**Challenge:** Repeat the lines beginning at the one with "How far is the" and running to the end of the material, keeping the first and last of them, exactly as they appear.
-- Start of Listed records --
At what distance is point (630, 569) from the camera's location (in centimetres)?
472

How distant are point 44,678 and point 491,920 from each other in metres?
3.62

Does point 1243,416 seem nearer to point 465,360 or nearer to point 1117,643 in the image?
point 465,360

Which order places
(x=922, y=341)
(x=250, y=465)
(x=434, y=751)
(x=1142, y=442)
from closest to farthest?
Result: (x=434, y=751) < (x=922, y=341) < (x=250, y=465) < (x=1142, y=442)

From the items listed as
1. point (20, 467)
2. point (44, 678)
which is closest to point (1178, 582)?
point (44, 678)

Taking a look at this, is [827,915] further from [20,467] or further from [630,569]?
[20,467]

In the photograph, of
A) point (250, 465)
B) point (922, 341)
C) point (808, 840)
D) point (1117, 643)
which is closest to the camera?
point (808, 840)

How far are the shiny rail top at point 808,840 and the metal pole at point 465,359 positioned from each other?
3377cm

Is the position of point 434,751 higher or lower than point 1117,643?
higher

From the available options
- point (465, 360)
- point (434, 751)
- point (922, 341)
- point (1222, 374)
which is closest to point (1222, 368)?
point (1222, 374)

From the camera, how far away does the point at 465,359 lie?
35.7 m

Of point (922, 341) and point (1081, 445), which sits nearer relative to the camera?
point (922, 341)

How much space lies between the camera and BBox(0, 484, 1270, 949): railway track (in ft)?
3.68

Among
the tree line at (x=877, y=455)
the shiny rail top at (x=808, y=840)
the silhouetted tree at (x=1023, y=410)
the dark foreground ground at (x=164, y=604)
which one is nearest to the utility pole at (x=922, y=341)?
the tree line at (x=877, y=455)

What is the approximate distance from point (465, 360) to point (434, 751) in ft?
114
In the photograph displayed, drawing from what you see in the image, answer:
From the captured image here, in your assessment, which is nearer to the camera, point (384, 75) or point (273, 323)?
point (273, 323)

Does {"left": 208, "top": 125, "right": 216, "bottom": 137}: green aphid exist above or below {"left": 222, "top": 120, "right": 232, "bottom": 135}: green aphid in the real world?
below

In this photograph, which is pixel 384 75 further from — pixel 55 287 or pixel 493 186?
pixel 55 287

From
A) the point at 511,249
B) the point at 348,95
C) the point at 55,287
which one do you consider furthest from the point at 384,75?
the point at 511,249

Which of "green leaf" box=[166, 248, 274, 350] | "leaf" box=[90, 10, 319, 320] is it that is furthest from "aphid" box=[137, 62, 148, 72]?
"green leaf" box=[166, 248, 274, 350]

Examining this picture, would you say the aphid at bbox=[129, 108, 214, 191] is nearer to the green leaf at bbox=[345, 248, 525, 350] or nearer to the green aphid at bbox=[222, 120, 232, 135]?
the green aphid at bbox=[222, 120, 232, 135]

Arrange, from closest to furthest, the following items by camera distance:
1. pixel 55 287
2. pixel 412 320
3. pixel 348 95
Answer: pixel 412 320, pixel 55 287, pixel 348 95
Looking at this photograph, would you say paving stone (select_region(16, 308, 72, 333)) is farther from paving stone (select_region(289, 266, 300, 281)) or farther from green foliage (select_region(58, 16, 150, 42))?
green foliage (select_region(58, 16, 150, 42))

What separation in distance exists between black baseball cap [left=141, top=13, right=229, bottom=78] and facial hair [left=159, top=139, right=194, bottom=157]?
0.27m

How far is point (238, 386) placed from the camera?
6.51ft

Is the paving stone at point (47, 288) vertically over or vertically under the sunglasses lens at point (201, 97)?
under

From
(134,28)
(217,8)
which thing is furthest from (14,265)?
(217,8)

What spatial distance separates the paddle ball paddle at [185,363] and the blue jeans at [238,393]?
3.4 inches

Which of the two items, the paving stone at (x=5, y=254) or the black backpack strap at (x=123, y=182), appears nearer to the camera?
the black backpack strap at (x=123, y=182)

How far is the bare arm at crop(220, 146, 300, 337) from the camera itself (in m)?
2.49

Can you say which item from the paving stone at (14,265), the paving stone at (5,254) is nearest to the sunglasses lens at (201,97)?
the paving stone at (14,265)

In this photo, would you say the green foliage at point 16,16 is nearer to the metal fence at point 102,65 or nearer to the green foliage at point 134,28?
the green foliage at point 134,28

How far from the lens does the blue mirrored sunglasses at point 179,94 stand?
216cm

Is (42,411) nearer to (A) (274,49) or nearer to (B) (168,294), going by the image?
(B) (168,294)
-- End of Listed records --
**Response to this exercise:**
How far is the bare arm at crop(220, 146, 300, 337) from the camera itself (in m)?
2.49

Can you say which item from the paving stone at (14,265), the paving stone at (5,254) is nearest to the sunglasses lens at (201,97)?
the paving stone at (14,265)

In this photo, would you say the green foliage at point 16,16 is nearer to the metal fence at point 102,65 or nearer to the green foliage at point 134,28?
the green foliage at point 134,28

How far from the lens does the blue mirrored sunglasses at point 179,94 stand?
216cm

Is (42,411) nearer to (A) (274,49) or nearer to (B) (168,294), going by the image?
(B) (168,294)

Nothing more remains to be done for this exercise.